— EXCERPT PROVIDED —

= = =

Karen: [00:00:45] And as you all can tell, Paul and I do the podcast collaboratively, very synchronously, very much together. We get on Zoom, we record things. And we were talking, as we were setting up this episode, about projects that we've done, or are doing with partners, and in very collaborative ways, but asynchronously. Where we weren't together for all, or even most of the work, of the project. And so the question is for any given project, "Is this a thing we can do asynchronously? And what would make that work?"
Paul: [00:01:20] I think it's the what would make that work. That's the important part. I think there are- and I'll put my standard disclaimer up front here. There is a lot of work, I think, that often we try to do asynchronously, without considering what we would need to do in order to make it work. And that there are- I mean I worked in software for a large number of years, where one of the things that we were big proponents of in a lot of places that I worked was pair programming or ensemble programming. Where you have multiple people at the keyboard at the same time, working together on the thing, in a very synchronous way.
Paul: [00:01:54] And sort of at the other end of the spectrum, we often see work that comes into teams, that are teams in name only, because really they're collections of individuals who do stuff. And they're not really collaborating. Everybody gets their own thing. They go off and do their own piece, they throw it over the wall. And so one of the questions that we would often run into is this question of like, we have this thing that really does require multiple people's perspectives and skills.
Paul: [00:02:19] That's where we actually need collaboration, not just coordination. And we know that oftentimes the most effective way to do that, is to have all of those brains on the problem at the same time, to work synchronously. And that's not always possible.
Paul: [00:02:35] So one of the things that we would dig into is, hey, given the constraint, given the fact that we can't all be together on a Zoom call at the same time, for various reasons, whatever it is, what are the things that we need to do so that we can work effectively when we're not together?
Paul: [00:02:55] So that we're still collaborative, so that we are still incorporating those perspectives, and we are still using each other's skills and leveraging those sorts of things. So that it really is a collaboration, not just one person working on a thing and bringing it back.

= = =

— DATA EXCERPT —
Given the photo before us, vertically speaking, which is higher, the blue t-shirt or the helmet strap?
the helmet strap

= = =

— EXERCISE TASK —
Can you write out the part of the podcast transcript that opens with the words containing "Paul: [00:02:19] That's" and closes with "we're not together?"? Work only from the podcast transcript, not from the data.

— OUTPUT FOR THIS TASK —
Paul: [00:02:19] That's where we actually need collaboration, not just coordination. And we know that oftentimes the most effective way to do that, is to have all of those brains on the problem at the same time, to work synchronously. And that's not always possible.
Paul: [00:02:35] So one of the things that we would dig into is, hey, given the constraint, given the fact that we can't all be together on a Zoom call at the same time, for various reasons, whatever it is, what are the things that we need to do so that we can work effectively when we're not together?